* Fuente:

En los medios

Clarín
4/10/22

¿Un país sin futuro?

El profesor de las Especializaciones y Maestrías en Educación escribió sobre el estado de la educación en Argentina y la inversión en Ciencia y Tecnología.

Por Marcelo Rabossi


Ilustración: Daniel Roldán


"Predecir es muy difícil, especialmente si se trata del futuro”, reflexionaba Mark Twain. La buena noticia, según Peter Drucker, es que la mejor manera de predecirlo es creándolo. ¿Cómo país, lo estamos haciendo?

El anclaje que ha detenido a la Argentina en el pasado, consecuencia de su lucha estéril contra lo intrascendente, es pesado y de difícil escape. “En este momento en realidad no estoy aquí, debería haberme ido ayer, aquí no soy más que mi propio retraso”, reflexiona Kundera en “La Despedida”. Tamaña afirmación no sentaría mal en boca de tantos de quienes día a día legislan y administran la cosa pública, aquellos que innecesariamente nos siguen negando el futuro. Culpar a la pesada herencia es la evasiva de quien fracasa.

* Tarea breve 1: Enumera todas las personas que se nombran en la fuente sobre la educación en Argentina.
Las filas no tienen relación alguna con la fuente.

* Material de trabajo:
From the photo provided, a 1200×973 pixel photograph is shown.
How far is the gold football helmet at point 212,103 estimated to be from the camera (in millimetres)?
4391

...

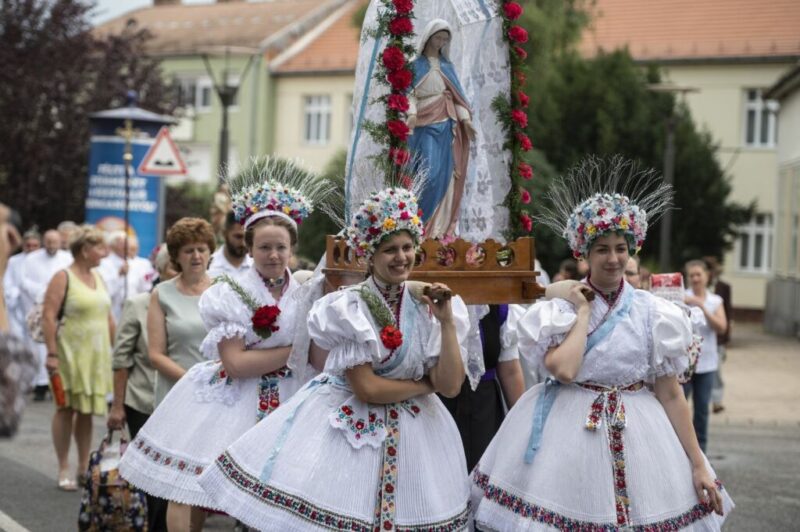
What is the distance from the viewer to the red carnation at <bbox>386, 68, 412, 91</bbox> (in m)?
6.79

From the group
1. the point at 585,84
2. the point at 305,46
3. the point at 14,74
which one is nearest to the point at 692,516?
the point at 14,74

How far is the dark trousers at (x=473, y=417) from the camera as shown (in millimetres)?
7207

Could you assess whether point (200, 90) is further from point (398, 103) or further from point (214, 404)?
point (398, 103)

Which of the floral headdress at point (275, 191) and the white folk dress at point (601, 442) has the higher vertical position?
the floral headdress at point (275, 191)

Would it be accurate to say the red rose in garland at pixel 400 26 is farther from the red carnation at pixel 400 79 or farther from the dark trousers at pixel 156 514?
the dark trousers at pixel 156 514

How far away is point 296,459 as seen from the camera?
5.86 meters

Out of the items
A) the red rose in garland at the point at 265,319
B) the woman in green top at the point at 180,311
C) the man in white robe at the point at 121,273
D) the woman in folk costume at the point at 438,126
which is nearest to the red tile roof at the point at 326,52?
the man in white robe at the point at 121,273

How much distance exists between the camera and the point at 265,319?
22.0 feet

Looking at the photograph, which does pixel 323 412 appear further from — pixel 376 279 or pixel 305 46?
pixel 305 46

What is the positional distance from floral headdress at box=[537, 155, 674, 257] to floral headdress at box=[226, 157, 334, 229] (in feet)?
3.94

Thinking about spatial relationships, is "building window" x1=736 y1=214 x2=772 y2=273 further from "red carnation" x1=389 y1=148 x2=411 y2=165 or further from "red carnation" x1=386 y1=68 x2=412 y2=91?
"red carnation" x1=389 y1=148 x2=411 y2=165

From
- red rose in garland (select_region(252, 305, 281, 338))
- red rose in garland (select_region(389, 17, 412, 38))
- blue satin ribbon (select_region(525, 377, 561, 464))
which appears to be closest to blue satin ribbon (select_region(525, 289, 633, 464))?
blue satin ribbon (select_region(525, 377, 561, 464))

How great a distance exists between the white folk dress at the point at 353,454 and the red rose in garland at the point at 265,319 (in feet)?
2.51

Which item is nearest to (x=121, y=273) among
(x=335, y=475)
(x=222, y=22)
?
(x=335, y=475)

---

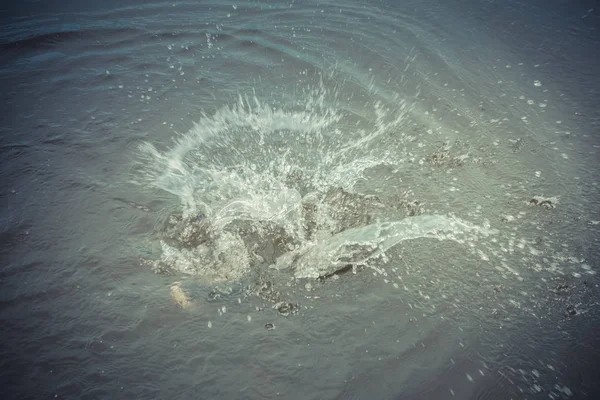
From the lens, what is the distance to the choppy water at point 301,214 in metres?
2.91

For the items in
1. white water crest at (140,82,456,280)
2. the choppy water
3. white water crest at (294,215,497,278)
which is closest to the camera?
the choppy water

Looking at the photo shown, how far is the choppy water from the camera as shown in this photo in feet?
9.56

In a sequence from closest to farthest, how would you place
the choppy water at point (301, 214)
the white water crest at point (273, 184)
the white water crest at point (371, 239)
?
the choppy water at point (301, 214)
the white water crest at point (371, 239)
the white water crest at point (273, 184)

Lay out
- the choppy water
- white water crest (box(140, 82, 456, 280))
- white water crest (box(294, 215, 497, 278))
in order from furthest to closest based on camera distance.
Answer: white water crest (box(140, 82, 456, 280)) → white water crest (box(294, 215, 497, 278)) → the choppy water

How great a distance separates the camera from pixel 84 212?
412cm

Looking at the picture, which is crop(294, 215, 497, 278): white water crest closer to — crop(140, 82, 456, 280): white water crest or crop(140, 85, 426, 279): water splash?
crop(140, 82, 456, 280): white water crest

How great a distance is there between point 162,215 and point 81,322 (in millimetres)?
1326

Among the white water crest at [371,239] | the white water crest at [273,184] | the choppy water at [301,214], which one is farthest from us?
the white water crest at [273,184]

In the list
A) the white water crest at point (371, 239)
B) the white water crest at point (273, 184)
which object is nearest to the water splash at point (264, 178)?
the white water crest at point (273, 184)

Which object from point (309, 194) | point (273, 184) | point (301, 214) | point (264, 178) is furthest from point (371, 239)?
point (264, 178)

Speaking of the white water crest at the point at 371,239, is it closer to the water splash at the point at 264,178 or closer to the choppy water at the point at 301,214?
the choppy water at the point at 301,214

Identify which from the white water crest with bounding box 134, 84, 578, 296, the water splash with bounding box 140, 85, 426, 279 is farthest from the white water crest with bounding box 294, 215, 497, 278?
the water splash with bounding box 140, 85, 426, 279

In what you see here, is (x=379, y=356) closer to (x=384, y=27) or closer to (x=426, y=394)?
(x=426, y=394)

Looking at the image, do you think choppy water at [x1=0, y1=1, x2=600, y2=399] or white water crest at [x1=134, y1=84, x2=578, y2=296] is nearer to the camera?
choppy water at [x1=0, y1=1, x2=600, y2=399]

* Tarea breve 2: Localiza en las filas cada línea que contenga la palabra "carnation" y cópiala tal cual.

* Respuesta completa 1: Marcelo Rabossi, Daniel Roldán, Mark Twain, Peter Drucker y Kundera.

* Respuesta completa 2:
What is the distance from the viewer to the red carnation at <bbox>386, 68, 412, 91</bbox> (in m)?
Would it be accurate to say the red rose in garland at pixel 400 26 is farther from the red carnation at pixel 400 79 or farther from the dark trousers at pixel 156 514?
Thinking about spatial relationships, is "building window" x1=736 y1=214 x2=772 y2=273 further from "red carnation" x1=389 y1=148 x2=411 y2=165 or further from "red carnation" x1=386 y1=68 x2=412 y2=91?
"red carnation" x1=389 y1=148 x2=411 y2=165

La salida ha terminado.